**Problem to solve**
Please show every line from the entries that carries the word "burst".

======== Task inputs

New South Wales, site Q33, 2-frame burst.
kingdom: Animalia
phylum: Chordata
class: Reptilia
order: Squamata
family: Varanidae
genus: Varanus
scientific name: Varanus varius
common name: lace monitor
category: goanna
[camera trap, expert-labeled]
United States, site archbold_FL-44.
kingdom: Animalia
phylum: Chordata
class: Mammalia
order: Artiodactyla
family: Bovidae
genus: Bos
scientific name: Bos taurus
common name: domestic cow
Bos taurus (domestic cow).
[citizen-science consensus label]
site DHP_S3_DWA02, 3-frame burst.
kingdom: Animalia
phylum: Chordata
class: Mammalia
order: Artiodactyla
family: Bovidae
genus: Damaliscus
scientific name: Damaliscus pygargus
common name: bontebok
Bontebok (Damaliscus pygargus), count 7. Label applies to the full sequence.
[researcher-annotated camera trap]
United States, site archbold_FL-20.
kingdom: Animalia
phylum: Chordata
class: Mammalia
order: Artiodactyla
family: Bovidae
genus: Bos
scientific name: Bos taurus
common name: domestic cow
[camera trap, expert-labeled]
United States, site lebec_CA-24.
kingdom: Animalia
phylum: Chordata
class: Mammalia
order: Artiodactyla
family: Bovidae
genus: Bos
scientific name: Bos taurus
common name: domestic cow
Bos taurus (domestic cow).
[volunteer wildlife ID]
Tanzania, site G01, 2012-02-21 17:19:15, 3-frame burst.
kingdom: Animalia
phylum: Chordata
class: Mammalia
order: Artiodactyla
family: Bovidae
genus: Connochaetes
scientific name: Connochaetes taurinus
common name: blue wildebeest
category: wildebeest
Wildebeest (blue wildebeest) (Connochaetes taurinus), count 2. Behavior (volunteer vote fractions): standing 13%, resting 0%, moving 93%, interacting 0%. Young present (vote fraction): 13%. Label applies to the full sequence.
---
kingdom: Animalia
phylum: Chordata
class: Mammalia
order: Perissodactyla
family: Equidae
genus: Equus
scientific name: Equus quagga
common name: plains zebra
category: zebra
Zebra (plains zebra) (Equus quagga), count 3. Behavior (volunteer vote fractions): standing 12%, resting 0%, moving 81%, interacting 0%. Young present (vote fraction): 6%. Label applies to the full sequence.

================

**Reply**
New South Wales, site Q33, 2-frame burst.
site DHP_S3_DWA02, 3-frame burst.
Tanzania, site G01, 2012-02-21 17:19:15, 3-frame burst.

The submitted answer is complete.